The Princeton Atelier, founded by Nobel laureate Toni Morrison 12 years ago, is all about the creative process – bringing professional artists to campus to develop a project in collaboration with students.
So when a documentary filmmaking course set out to capture the “mystery of the Atelier,” in the words of instructor Katherine Carpenter ’79, it was no surprise that the course participants learned to expect the unexpected. On one key day of filming late in the course, Carpenter said, “We had six camera crews at work, and none of them were where they had thought they were supposed to be.”
Fourteen students signed up for the course with Carpenter, a visiting Ferris professor and veteran documentary filmmaker whose latest production is A Year on Earth. The students worked in small groups to produce a series of five-minute documentary videos tied to the Atelier process.
One team focused on an Atelier in which actress Maria Tucci, dancer Allegra Kent, and classicist Daniel Mendelsohn worked with student actors, singers, and dancers in a production that combined elements of Euripides’ Alcestis and A Winter’s Tale by Shakespeare. “In the end, it was a powerful story,” Carpenter said. “It did what an Atelier is supposed to do. The students filming saw how, out of chaos, in the end the pieces did come together.”

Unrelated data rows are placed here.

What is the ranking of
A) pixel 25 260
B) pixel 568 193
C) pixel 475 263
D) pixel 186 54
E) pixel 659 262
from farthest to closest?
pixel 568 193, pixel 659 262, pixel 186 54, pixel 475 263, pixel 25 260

The students taped a one-hour interview with Morrison, the Robert F. Goheen Professor in the Humanities, who moved to emeritus status at the end of the term. The students’ videos may be posted on the Atelier Web site during the summer, Carpenter said.
Tom Bender ’06 said the class’s work was “unusual and worth filming,” but some shoots were difficult to schedule and “somewhat intrusive” to the Atelier participants. He described the experience as “the sort of hands-on, production-oriented course that Princeton needs more of.” One of the students will work this summer with documentary filmmaker Al Maysles, who attended a class session; three others will have summer jobs in television or film.
Carpenter said she realized the class was “really getting it” when one student borrowed the camera equipment for a weekend, then acme back with an idiosyncratic short film about cheerleading. “I had no idea that, simmering below the surface of this physics scholar, was a quirky filmmaker waiting to be born,” she said.